_Data below_.
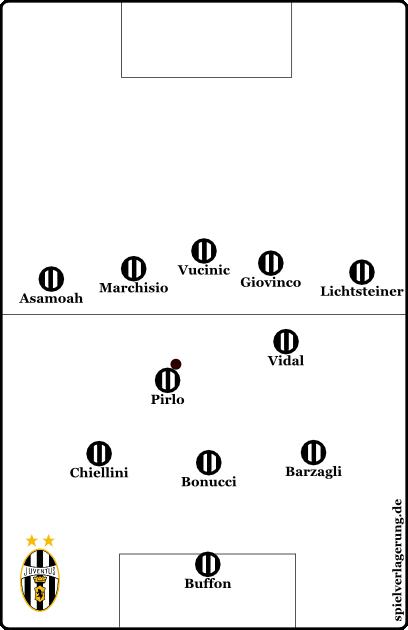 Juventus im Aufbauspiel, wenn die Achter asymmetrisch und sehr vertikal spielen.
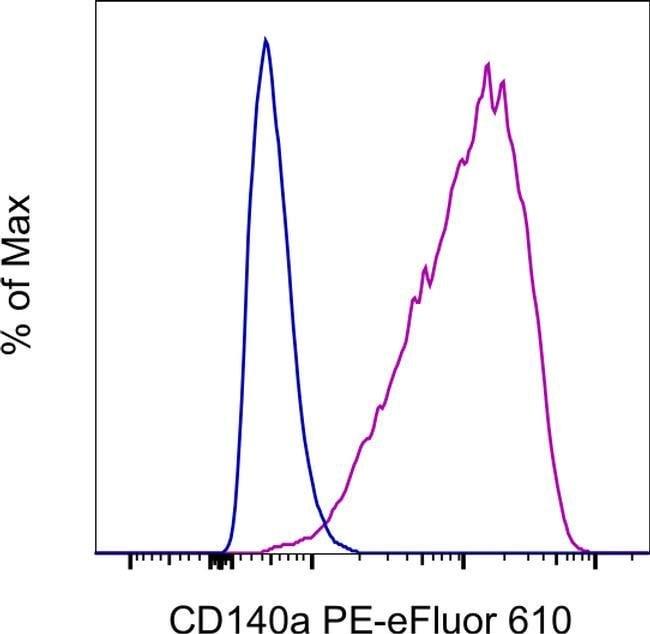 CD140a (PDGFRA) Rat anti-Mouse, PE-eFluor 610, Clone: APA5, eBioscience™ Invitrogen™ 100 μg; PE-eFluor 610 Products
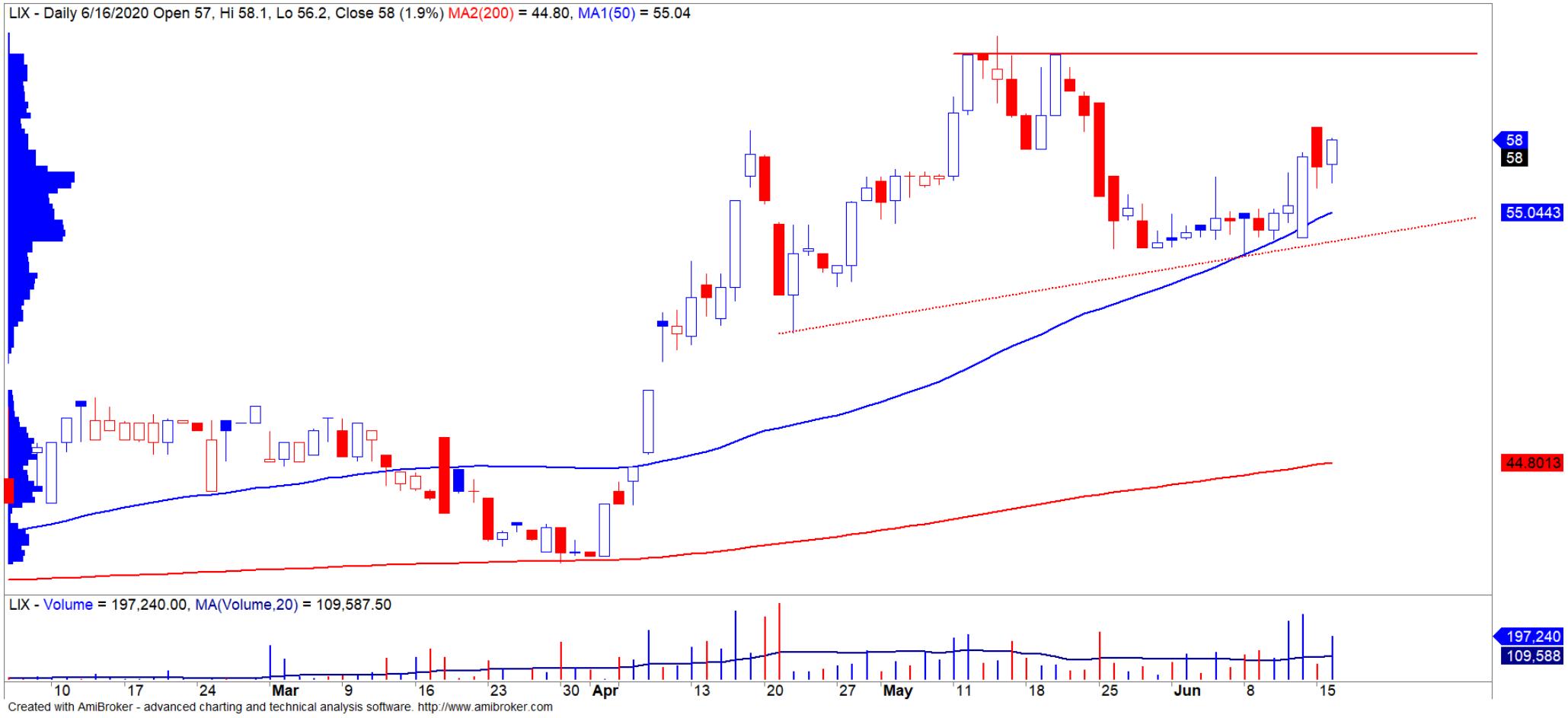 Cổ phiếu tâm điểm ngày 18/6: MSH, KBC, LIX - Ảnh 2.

_Task requirements_.
Repeat every line above exactly, but omit all images.

_Solved exercise_.
 Juventus im Aufbauspiel, wenn die Achter asymmetrisch und sehr vertikal spielen.
 CD140a (PDGFRA) Rat anti-Mouse, PE-eFluor 610, Clone: APA5, eBioscience™ Invitrogen™ 100 μg; PE-eFluor 610 Products
 Cổ phiếu tâm điểm ngày 18/6: MSH, KBC, LIX - Ảnh 2.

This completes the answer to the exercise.